### THE PROBLEM
In the forum thread on Arminianism, why does Scott Bushey say the JWs can and must be considered in this context? Answer in one to three sentences.

### PAGE
+ + + + + + +
Or to state it more simply.

Arminianism's Gospel can't save,
C&C believe an arminian gospel,
Therefore C&C aren't saved.

Yes?

I'm not really concerned with JWs since these two men are not JWs. Even if they were Mormon I would be concerned with Mormonism and still not with JWs.

I agree there are much better people to endorse, however, I don't know of any that do street evangelism in this way.


----------



## Scott Bushey

> _Originally posted by john_Mark_
> So if I am reading correctly the answer to question two is a no or probably not. Question number one nor three were answered. Question three isn't much different from what they are preaching and is a loose paraphrase of Acts 2:38.
> 
> If I unpack what you are saying I get this: You're not necessarily questioning whether or not C&C are Christians, but you are concerned that they are preaching an Arminian Gospel which is false. Given that they are preaching a Gospel they believe which you say is false so in essence you are questioning their position in Christ. Yes?



Trying to pigeon-hole me? 
God saves Arminians; they do not remain in the error. Arminianism is heresy and those whom hold to it are heretics. Heresy damns. If Comfort et. al. are believing and holding to an Arminian god, they are in trouble. God only knows........



> Or to state it more simply.
> 
> Arminianism's Gospel can't save,



Correct. However, God can use the elements of his truth to even save in a distorted gospel presentation.



> C&C believe an arminian gospel,
> Therefore C&C aren't saved.



If the shoe fits........Jesus said, you will know a tree by it's fruit. 




> I agree there are much better people to endorse, however, I don't know of any that do street evangelism in this way.



This is the problem. Who told them to do what they are doing? Are they ordained, called to preach the gospel?

Oh and by the way, the JW's can be and must be considered in this context. They preach repentance, acceptance, Christ is the truth etc. The Arminian god is no less the god they worship.......

Have you read Matt's paper on Arminianism?

[Edited on 3-18-2006 by Scott Bushey]


----------



## john_Mark

No offense, but as I see it if anyone is pigeon-holing anyone it's you doing it to yourself. Based on everything you said C&C do not show fruits of being born again at this time so we shouldn't count them among the brethren. Although, if they truly are Christians in time they will not remain in error and will become Reformed. After reading this thread a friend of mine mentioned, "I guess Adrian Rogers is not in heaven either." I digress.
+ + + + + + +
### DATA SECTION
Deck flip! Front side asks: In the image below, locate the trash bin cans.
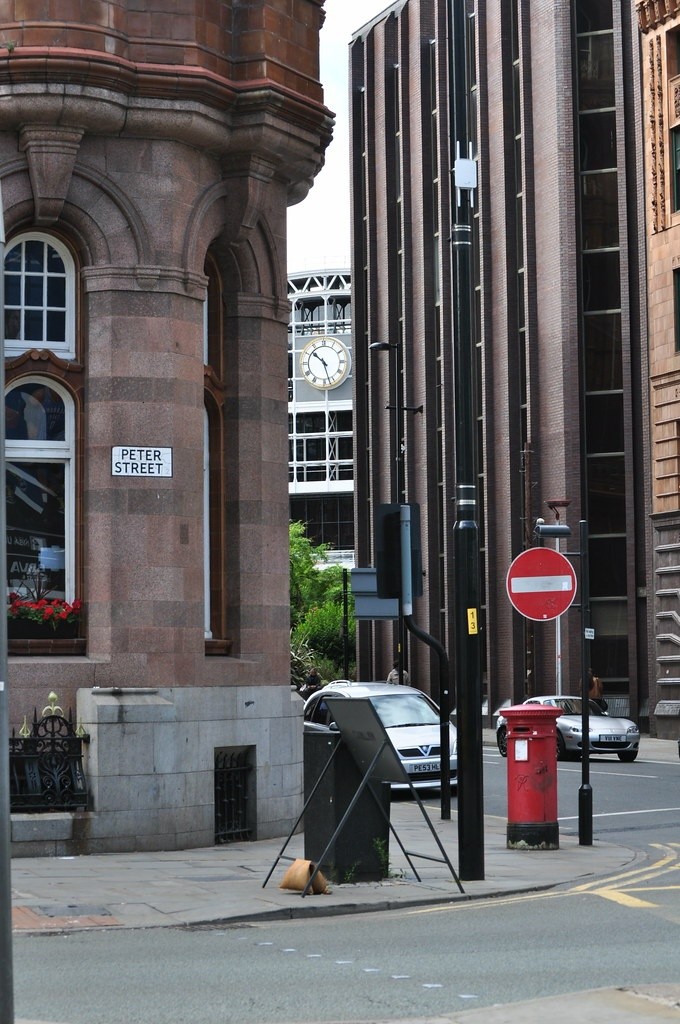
+ + + + + + +
### ANSWER FOR THIS EXERCISE
He points out that the JWs also preach repentance, acceptance, and that Christ is the truth. He also holds that the Arminian god is no less the god they worship.